• LRU : 3000 SIGNATURES POUR RECRUTER 3 UNIVERSITAIRES - Sciences²

    A bon motif, mauvaise solution. C'est ce qui ressort de l'exemple de recrutement d'universitaires selon les  modalités LRU relaté ci dessous. Il concerne l'université de Paris-Ouest P-10 Nanterre) et le recrutement de trois universitaires en économie.

    D'après l'auteur de ce texte, Eve Caroli Professeur d'Economie à l'Université Paris Ouest, Membre de l'Institut Universitaire de France et qui parle d'expérience puisqu'elle est (ex-)Présidente de comité de sélection, respecter la loi signifie se plier à une inflation bureaucratique absurde sans aucun effet positif sur la qualité des procédures de recrutement.

    Voici ce texte.

    Les recrutements à l'université à l'heure de la loi LRU : Incompétence bureaucratique ou intention de nuire ?

    La loi relative aux libertés et responsabilités des universités (LRU), adoptée par le parlement en août 2007 a, outre des mesures relatives à l'autonomie des universités, introduit de nouvelles règles concernant le recrutement des enseignants-chercheurs.
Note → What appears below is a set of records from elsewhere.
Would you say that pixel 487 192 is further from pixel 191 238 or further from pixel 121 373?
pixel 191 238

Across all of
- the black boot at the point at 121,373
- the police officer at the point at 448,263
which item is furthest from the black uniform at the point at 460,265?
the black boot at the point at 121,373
Elle a en particulier mis en place des comités de sélection chargés de ces recrutements qui ont vu le jour, à grande échelle, pour la première fois au printemps 2009. La conception et les règles régissant le travail de ces comités s'annonçaient déraisonnables : elles se sont révélées absurdes et délétères pour le service public.
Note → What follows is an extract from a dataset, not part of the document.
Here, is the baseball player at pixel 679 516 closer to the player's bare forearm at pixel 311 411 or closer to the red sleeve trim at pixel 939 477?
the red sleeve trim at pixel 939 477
    La règle ministérielle impose, tout d'abord, une parité stricte entre membres de l'université qui recrute et universitaires extérieurs à cette université au sein de ces comités, tout en excluant l'existence de suppléants. Concrètement, cela impose deconstituer le comité, non en fonction des spécialités ou compétences des membres pressentis, mais essentiellement en fonction de leur agenda. En effet, il est indispensable qu'au moment de la constitution du comité, son président ait l'assurance que tous les membres pressentis pourront être présents au jour et à l'heure prévus pour la réunion. En l'absence de suppléants, tout membre extérieur absent oblige en effet un interne à se retirer du fait de l'exigence de parité. Même une fois prises de telles précautions, les mauvaises surprises ne sont pas à exclure, les collègues extérieurs étant susceptibles d'être empêchés au dernier moment. Cela peut bien évidemment être interprété comme un signe d'indélicatesse de leur part, voire comme la preuve du manque d'investissement des universitaires dans leur travail, mais l'expérience a prouvé que même les ministres de la République ne sont pas à l'abri d'un accouchement…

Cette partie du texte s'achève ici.